Note that calculus provides a technique for finding the maximum of a function: we know that anywhere a (differentiable) function attains a maximum, its derivative must be zero there.
Construct the formulas for the surface area and volume of a square-base, open-top box whose base has side length $b$ and whose height is $h$.
Use the constraint that the surface area must equal $400\,\text{in}^2$ to express one of the variables in the surface area formula in terms of the other. Thus, each square-base, open-top box of surface area $400\,\text{in}^2$ is determined entirely by the value of first variable.
Express the volume a of a square-base, open-top box of surface area $400\,\text{in}^2$ as a function of this one variable, take its derivative, and find where the derivative is 0. Then check by hand which of these point(s) are the maximum.

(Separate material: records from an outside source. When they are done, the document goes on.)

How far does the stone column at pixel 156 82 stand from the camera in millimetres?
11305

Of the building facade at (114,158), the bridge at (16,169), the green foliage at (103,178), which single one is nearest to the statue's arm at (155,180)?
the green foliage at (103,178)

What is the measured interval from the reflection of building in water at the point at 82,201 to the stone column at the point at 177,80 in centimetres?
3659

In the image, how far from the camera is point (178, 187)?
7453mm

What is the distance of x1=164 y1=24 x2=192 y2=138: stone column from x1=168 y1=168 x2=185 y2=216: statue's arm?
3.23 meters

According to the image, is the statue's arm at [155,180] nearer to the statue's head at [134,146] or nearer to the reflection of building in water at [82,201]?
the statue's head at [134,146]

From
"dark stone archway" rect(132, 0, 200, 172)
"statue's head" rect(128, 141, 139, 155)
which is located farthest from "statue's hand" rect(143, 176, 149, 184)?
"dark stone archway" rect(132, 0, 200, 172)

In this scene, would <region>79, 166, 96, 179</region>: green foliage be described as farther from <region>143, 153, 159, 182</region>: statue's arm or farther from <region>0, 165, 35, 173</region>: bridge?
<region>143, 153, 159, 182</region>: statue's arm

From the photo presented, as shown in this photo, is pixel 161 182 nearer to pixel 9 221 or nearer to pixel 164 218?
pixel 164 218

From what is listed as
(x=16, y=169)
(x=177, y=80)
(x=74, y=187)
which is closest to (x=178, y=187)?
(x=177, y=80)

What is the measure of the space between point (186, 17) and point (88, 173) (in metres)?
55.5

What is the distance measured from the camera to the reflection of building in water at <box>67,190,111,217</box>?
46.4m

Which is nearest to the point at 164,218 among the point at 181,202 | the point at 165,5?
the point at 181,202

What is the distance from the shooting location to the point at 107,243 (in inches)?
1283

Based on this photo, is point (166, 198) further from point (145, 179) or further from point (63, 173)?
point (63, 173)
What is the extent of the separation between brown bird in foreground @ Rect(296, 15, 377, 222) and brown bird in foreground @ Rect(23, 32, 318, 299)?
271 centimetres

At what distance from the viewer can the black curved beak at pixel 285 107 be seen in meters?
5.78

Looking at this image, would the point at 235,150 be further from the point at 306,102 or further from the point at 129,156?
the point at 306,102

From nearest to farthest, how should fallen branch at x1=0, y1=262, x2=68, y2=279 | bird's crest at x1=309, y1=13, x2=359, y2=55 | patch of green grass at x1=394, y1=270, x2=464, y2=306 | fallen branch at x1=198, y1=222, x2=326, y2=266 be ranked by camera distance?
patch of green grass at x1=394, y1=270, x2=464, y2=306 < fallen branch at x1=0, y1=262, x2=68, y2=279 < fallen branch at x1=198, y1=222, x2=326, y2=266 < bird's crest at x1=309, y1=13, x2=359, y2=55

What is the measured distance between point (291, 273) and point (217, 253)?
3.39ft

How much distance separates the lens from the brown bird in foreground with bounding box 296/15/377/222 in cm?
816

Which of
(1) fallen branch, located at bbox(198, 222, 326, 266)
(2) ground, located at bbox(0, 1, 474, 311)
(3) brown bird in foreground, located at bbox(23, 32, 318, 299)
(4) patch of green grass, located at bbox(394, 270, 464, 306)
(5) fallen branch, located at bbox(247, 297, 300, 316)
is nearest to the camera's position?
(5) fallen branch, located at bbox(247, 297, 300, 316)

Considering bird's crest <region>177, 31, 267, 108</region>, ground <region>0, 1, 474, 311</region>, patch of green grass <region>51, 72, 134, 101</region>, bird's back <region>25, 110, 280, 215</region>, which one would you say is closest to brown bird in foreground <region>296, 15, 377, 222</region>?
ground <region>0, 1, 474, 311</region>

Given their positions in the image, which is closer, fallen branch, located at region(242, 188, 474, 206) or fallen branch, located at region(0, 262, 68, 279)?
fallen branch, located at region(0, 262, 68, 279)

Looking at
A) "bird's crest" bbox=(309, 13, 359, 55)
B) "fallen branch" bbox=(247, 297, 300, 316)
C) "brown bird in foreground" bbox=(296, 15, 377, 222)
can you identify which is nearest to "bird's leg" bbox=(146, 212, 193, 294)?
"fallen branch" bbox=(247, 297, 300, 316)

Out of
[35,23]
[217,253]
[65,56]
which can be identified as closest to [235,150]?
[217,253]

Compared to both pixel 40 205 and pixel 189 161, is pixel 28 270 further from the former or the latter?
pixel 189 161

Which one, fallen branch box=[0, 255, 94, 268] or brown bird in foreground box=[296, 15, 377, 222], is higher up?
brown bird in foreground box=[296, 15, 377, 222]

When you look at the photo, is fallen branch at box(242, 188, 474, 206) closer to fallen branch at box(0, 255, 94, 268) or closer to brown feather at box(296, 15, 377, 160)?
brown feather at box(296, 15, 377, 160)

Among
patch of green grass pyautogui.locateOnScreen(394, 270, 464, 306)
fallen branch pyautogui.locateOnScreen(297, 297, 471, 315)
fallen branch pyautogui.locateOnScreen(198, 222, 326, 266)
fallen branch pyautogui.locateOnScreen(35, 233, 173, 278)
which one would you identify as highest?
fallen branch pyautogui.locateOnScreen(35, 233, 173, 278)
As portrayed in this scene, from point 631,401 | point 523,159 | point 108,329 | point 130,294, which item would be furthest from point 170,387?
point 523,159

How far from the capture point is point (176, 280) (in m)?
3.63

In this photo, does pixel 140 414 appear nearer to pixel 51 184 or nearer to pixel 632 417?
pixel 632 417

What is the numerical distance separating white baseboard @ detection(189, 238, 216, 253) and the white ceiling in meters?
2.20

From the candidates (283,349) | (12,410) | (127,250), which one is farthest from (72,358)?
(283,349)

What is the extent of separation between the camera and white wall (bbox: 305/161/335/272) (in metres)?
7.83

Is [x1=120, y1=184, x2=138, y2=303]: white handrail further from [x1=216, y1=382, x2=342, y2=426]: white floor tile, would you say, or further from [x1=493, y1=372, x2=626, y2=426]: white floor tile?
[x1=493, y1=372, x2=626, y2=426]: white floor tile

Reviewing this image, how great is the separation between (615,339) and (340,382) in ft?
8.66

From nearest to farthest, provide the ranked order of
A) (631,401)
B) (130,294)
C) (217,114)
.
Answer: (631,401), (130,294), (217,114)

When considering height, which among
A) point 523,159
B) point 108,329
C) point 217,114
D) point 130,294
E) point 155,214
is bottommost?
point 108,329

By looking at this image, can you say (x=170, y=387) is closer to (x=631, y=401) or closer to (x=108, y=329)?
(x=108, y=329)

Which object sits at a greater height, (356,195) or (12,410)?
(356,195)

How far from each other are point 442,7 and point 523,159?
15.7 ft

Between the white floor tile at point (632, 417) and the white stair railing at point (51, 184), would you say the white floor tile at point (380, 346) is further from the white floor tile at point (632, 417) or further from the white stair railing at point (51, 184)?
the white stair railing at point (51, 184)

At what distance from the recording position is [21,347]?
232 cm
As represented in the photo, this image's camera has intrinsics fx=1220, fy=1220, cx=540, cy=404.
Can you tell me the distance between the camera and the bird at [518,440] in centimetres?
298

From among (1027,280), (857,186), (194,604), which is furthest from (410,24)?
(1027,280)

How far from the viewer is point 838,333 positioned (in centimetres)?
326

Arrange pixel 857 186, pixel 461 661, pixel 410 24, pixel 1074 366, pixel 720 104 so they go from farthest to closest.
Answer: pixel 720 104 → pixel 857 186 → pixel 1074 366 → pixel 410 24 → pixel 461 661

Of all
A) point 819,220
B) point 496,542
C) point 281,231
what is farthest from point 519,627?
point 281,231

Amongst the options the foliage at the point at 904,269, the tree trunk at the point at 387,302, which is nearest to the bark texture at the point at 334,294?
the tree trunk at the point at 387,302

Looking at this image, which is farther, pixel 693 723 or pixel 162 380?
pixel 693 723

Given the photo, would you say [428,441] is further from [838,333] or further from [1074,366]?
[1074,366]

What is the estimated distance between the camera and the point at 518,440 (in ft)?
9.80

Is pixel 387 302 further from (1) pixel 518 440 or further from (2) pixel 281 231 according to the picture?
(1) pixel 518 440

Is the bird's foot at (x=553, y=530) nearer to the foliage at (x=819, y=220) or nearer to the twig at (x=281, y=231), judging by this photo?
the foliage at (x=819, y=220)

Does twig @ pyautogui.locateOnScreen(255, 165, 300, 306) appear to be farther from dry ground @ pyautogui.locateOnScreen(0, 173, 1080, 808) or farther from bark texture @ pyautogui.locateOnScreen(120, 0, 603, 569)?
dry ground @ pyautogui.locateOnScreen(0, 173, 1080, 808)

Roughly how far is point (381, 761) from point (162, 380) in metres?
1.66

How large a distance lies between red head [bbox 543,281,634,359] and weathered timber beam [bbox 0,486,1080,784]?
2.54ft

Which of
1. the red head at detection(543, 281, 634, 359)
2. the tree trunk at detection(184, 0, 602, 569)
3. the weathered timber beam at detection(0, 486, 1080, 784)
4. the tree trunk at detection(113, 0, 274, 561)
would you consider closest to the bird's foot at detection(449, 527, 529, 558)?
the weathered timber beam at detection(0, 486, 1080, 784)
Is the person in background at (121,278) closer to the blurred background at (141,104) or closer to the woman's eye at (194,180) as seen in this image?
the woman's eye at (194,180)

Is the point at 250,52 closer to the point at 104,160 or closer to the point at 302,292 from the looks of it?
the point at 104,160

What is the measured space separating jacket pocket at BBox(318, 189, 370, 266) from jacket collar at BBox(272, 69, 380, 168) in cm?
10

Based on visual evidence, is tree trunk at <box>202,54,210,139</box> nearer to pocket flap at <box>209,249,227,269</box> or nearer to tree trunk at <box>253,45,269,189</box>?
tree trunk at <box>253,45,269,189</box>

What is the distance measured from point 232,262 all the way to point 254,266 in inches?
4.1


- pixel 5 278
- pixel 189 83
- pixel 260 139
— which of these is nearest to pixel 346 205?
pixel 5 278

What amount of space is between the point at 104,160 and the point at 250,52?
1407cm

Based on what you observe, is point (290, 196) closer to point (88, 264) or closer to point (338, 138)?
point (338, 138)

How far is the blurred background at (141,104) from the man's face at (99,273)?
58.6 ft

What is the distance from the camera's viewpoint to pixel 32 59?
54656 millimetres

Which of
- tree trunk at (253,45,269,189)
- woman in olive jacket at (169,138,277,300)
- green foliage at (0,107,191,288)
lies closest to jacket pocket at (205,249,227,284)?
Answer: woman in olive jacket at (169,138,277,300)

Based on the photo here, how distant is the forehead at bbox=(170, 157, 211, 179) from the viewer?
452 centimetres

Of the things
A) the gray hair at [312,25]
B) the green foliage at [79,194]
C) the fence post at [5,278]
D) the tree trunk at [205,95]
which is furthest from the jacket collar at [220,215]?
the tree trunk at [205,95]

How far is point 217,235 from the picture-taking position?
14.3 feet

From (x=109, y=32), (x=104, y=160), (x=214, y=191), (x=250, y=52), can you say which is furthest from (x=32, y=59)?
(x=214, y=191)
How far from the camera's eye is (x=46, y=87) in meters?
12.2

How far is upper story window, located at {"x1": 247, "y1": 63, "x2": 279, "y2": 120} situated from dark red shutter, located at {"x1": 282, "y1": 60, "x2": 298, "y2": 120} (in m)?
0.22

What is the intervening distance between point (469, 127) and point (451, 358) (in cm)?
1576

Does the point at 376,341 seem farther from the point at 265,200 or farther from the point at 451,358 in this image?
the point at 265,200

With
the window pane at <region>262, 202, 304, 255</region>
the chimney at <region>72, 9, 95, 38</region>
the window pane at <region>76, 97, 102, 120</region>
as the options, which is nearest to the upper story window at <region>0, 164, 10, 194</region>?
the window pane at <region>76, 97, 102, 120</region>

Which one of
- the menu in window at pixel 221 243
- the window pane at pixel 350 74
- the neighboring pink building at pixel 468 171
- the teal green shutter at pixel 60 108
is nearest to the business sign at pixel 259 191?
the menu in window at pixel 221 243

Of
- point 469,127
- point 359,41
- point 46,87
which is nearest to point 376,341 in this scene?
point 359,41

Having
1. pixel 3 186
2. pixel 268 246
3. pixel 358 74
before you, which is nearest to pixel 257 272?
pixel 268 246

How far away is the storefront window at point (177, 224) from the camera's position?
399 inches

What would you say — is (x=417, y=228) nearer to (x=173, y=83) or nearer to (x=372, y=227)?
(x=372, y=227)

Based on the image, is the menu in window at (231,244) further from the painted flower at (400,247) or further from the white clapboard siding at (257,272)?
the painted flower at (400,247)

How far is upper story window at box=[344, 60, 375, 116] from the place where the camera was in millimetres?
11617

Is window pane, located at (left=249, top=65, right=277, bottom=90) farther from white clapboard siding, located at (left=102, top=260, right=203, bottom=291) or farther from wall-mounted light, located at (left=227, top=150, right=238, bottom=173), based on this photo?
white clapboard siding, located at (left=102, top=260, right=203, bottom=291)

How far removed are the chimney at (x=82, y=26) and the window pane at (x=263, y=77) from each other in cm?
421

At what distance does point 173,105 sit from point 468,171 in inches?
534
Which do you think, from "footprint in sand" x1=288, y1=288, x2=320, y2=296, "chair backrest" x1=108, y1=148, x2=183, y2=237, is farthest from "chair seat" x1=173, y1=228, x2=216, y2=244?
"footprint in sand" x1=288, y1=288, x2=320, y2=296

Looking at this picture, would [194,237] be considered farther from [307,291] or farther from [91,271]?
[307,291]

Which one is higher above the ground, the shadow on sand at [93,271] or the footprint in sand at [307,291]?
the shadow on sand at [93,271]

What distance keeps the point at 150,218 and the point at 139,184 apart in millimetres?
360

Let's say the base is an $x \times x$ square, and call height $y$.
Since you know volume is length $\times$ width $\times$ height, we have that
$yx^2 = V\tag{1}$
You also know that you have $400$ square inches to work with.
The surface area of the box is $x^2$ (the area of the bottom of the box - no top since its to be an open box), plus $4\times x\times y$, the area of the 4 sides of the box.
So, $x^2 + 4xy = 400\tag{2}$
Now, we can use equatins $(1), (2)$ to put together a formula for maximizing Volume:
From $(2)$: $4xy = 400 - x^2 \iff y = \dfrac{400 - x^2}{4x}\tag{3}$
Substituting for $y$ from equation $(3)$ into equation $(1)$ gives us:
$$V = x^2y = x^2\left(\dfrac{400 - x^2}{4x}\right)$$ $$ \iff V = \frac{x(400-x^2)}{4} = \frac 14 x(400 - x^2) = 100x - \frac 14 x^3\tag{4}$$
Now, to maximize V, in terms of x, we differentiate $V$, set $V' = 0$, and determine critical points to test for maximums.
In your derivative, you'll find you get a difference of squares, which factors fairly nicely, revealing the possible roots for $x$: one positive, one negative. So your maximum is going to have to occur when $x = $ positive root.
Once you've found $x_{\text{max}}$, use this to solve for $y$ (height), using equation $(3)$, and once you have $y$, you're ready to compute the maximum possible volume of the box (given the constraint of the total available cardboard) using equation $(1)$ and substituting into that equation the values you obtain for $x_{\text{max}}$ and $y$ to solve for V = volume, in cubic inches.